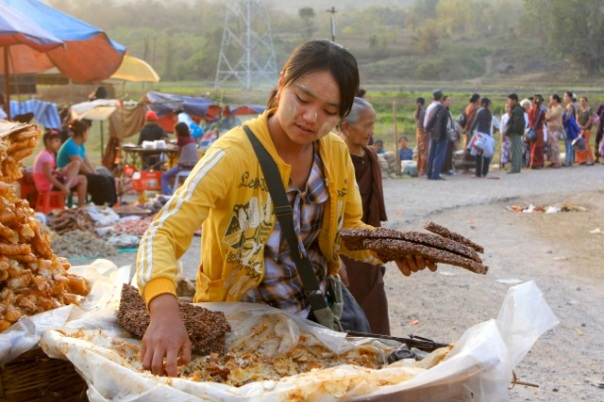 A street-food vendor on the outskirts of Hsipaw during the local pagoda festival. Northern Shan State, March 2012. Photo: Life in the Tropics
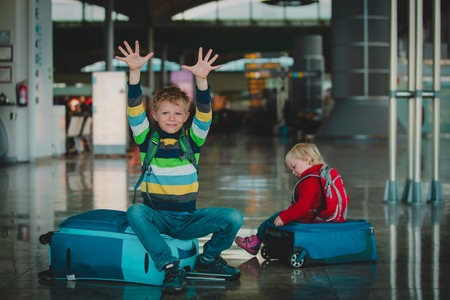 little boy and girl enjoy travel in airport, sitting on suitcases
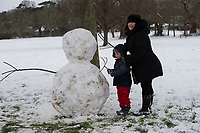 A young family make a snowman following snowfall at Foots Cray Meadow, Sidcup, Kent, England on the 9 February 2021. Photo by Alan Stanford.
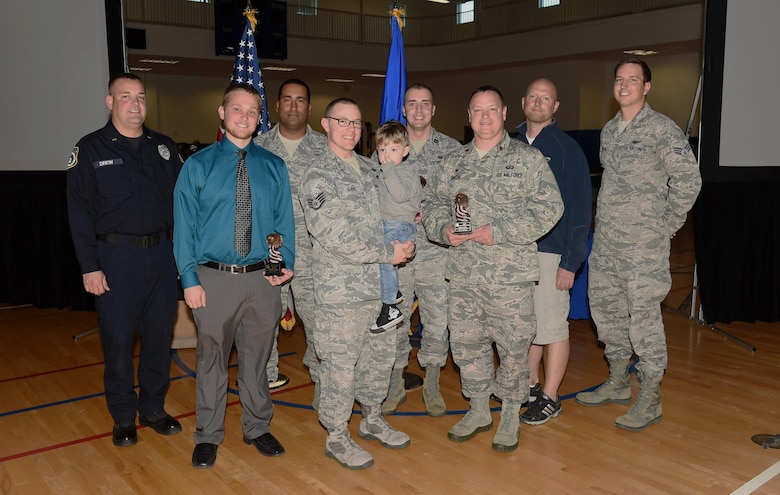 460th Space Wing quarterly award winners stand together after a ceremony Oct. 29, 2015, at the fitness center on Buckley Air Force Base, Colo. Each nominee had to submit a package and in front of a board to compete for the winning title. (U.S. Air Force photo by Airman 1st Class Samantha Meadors/Released)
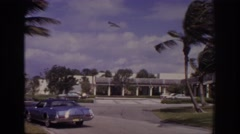 1973: cars parked alongside road building wind blowing fast NAPLES FLORIDA Stock Footage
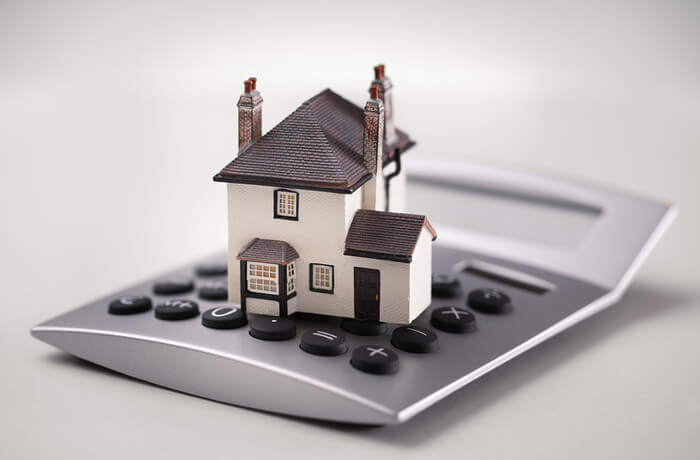 Model house on top of a calculator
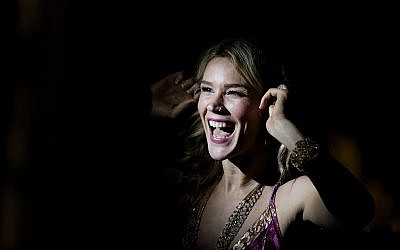 In this November 26, 2016 file photo, British singer Joss Stone laughs as she adjusts her earpiece before performing a concert in Karen, on the outskirts of Nairobi, Kenya. (AP Photo/Ben Curtis, File)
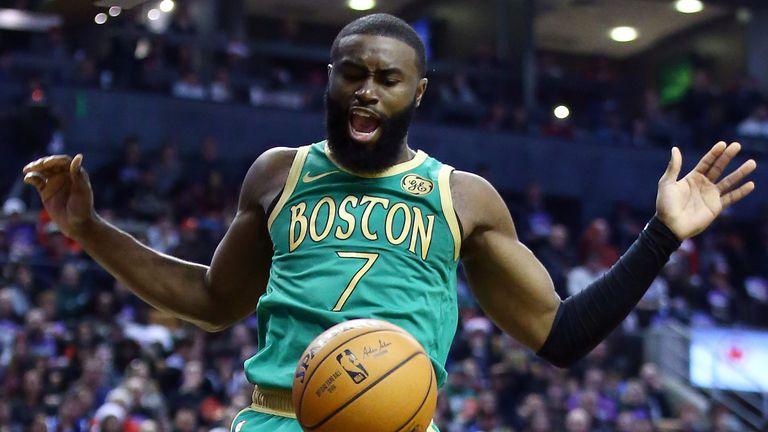 Jaylen Brown scores with a dunk against the Raptors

[Action item] Reproduce exactly, without any picture, the lines from the one bearing "1973: cars parked" to the last line of the records above.

[Answer to this problem]
 1973: cars parked alongside road building wind blowing fast NAPLES FLORIDA Stock Footage
 Model house on top of a calculator
 In this November 26, 2016 file photo, British singer Joss Stone laughs as she adjusts her earpiece before performing a concert in Karen, on the outskirts of Nairobi, Kenya. (AP Photo/Ben Curtis, File)
 Jaylen Brown scores with a dunk against the Raptors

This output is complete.